Zoar Public School instructed students grades 1–8 from the village and surrounding area. Grades 1-4 studied downstairs with easy access to the playground, while older students in grades 5-8 were instructed upstairs until the school closed in 1960. At its beginning all instruction was in German, but over the years it gradually switched bit by bit to English.

Zoar Baker

Baker explains how the brick ovens were used.

A bakery contained three main rooms.  One room held bins of various kinds of flour, potatoes, and ingredients necessary for making the baked goods. Another contained a 6′ deep, brick oven, which filled an entire wall. Here 80-100 loaves of bread, each weighing 4-5 pounds, were baked each day. Finally, the distribution room handed out baked goods to students, who delivered various goods each day after school.

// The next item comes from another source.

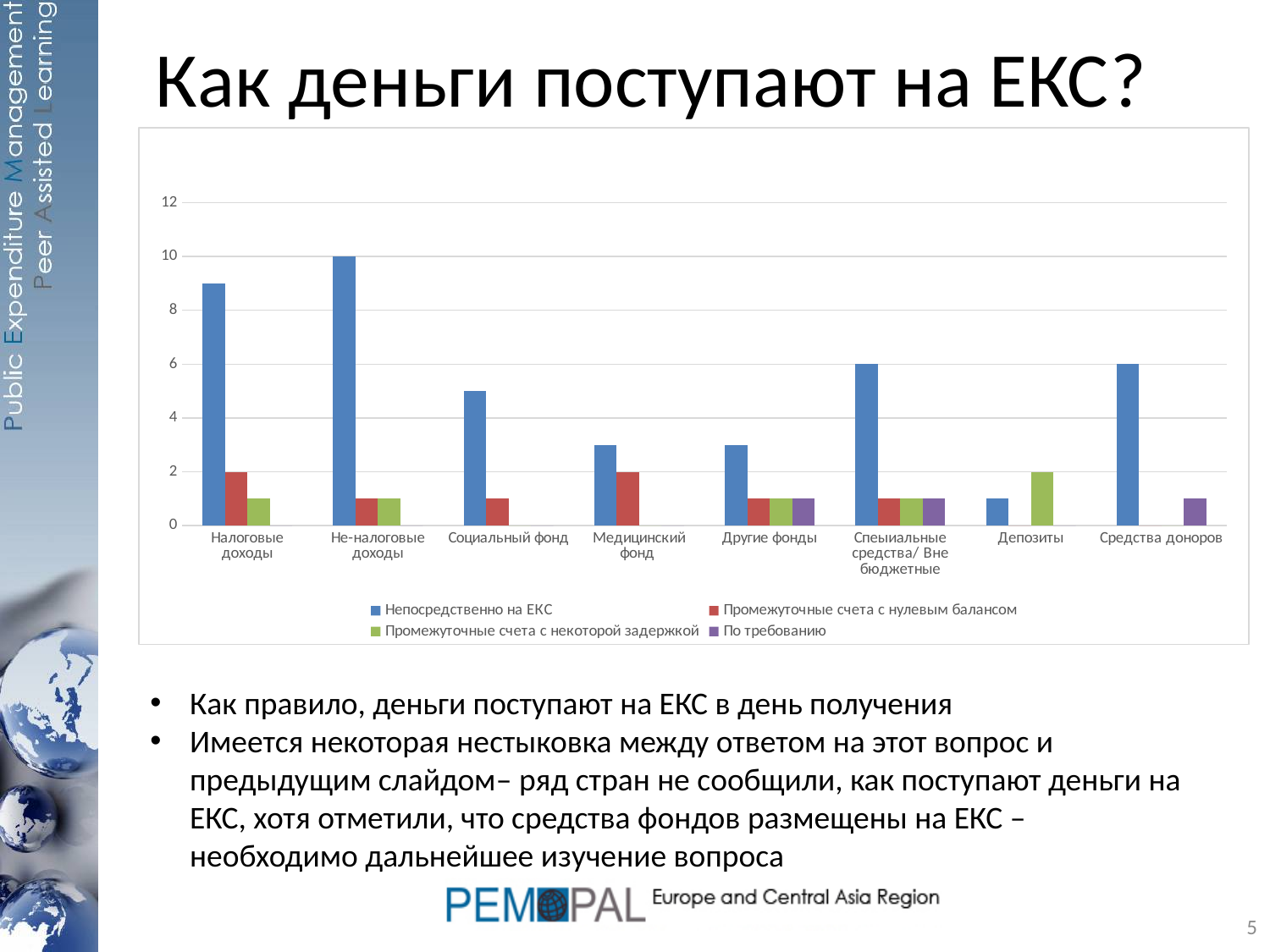
Which is larger for 'Непосредственно на ЕКС': 'Медицинский фонд' or 'Спеыиальные средства/ Вне бюджетные'? Спеыиальные средства/ Вне бюджетные How many categories are shown on the x axis of the chart? 8 What is the value of 'Непосредственно на ЕКС' for 'Средства доноров'? 6 What is the value of 'Промежуточные счета с нулевым балансом' for 'Медицинский фонд'? 2 What is the value of 'Промежуточные счета с некоторой задержкой' for 'Депозиты'? 2 Is the value of 'Непосредственно на ЕКС' for 'Налоговые доходы' greater or less than 8? greater What kind of chart is shown on the slide? bar chart Which category has the highest value for 'Непосредственно на ЕКС'? Не-налоговые доходы Is the value of 'Непосредственно на ЕКС' for 'Социальный фонд' greater or less than 4? greater Which series is shown in blue in the chart legend? Непосредственно на ЕКС What is the value of 'Непосредственно на ЕКС' for 'Не-налоговые доходы'? 10 How many series does the chart legend list? 4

Two museums are located at the Town Hall. The Ohio & Erie Canal Museum is downstairs and contains pictures and memorabilia from the days of the canal through that area. Upstairs, The Museum of Zoarite Artifacts contains tools, pictures, spinning wheels, and toys used in those early days.

Pipe Organ at the old Meeting House

Pipe Organ at the old Meeting House

The Meeting House, built in  1853, contains Zoar-made bricks and sandstone from Zoarite quarries. Their unique sounding bell perhaps resulted from silver dollars being mixed with the ore while the bell was being cast. The beautiful pipe organ, purchase in 1892, filled the air with hymns while visitors joined their voices.

The original cabin of the founder still looked like a place this gypsy wouldn’t mind living. In many ways, these people were way ahead of their time!

Zoar Village is off I-77 at State Route 212 between Canton and New Philadelphia, Ohio. Their spectacular garden and greenhouse calls for a return trip and a separate posting. Don’t forget to stop at the Firehouse Grille & Pub for a relaxing break…everything was delicious.